__WHAT IS REQUIRED__. Give back, character for character, the line that includes "<h1>JavaScript is disabled</h1>" and all lines beneath it in the data.

__SUPPLIED INFORMATION__.
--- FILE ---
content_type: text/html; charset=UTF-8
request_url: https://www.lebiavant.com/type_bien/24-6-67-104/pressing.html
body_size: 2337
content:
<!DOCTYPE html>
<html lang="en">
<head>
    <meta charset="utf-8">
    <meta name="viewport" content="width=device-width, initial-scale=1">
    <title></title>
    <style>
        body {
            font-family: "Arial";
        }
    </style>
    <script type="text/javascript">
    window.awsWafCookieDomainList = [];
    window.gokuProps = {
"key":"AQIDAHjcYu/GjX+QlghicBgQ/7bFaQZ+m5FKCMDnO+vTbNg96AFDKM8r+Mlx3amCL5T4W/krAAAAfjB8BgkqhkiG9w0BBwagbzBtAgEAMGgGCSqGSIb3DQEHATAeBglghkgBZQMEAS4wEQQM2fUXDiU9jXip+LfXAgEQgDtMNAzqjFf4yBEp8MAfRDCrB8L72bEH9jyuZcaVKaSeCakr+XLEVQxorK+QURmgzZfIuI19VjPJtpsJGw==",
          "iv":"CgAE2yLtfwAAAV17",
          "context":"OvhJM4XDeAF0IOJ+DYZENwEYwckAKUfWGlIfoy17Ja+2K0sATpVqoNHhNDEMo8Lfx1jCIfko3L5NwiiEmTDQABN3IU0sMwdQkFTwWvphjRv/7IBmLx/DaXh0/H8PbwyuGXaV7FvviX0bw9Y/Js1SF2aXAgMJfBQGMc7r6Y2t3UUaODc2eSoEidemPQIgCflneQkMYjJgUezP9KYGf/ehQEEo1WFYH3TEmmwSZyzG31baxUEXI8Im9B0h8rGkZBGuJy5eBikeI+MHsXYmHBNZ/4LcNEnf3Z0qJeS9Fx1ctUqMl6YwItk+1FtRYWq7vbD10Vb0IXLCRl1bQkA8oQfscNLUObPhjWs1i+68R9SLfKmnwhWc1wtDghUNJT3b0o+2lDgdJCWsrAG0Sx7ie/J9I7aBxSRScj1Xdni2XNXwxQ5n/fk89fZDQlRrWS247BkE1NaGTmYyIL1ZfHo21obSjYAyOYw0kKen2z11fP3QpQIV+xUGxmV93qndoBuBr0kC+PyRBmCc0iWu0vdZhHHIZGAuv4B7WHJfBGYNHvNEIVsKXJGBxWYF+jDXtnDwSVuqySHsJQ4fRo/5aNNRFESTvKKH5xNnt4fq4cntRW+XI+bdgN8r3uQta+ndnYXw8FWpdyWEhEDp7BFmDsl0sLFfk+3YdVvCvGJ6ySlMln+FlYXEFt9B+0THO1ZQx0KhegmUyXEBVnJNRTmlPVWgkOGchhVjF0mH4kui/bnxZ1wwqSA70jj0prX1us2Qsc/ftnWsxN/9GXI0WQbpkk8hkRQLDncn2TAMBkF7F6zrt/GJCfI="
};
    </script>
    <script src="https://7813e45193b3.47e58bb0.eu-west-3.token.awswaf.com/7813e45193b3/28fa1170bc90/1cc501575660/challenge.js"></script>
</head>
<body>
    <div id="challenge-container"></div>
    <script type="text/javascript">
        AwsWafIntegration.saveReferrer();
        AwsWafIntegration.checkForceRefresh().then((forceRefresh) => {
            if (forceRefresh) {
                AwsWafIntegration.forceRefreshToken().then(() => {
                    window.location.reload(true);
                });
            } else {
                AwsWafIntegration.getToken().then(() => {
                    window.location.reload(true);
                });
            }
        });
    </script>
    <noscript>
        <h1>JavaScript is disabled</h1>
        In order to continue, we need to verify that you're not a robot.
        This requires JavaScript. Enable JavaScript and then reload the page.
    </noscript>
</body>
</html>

__EXERCISE RESPONSE__.
        <h1>JavaScript is disabled</h1>
        In order to continue, we need to verify that you're not a robot.
        This requires JavaScript. Enable JavaScript and then reload the page.
    </noscript>
</body>
</html>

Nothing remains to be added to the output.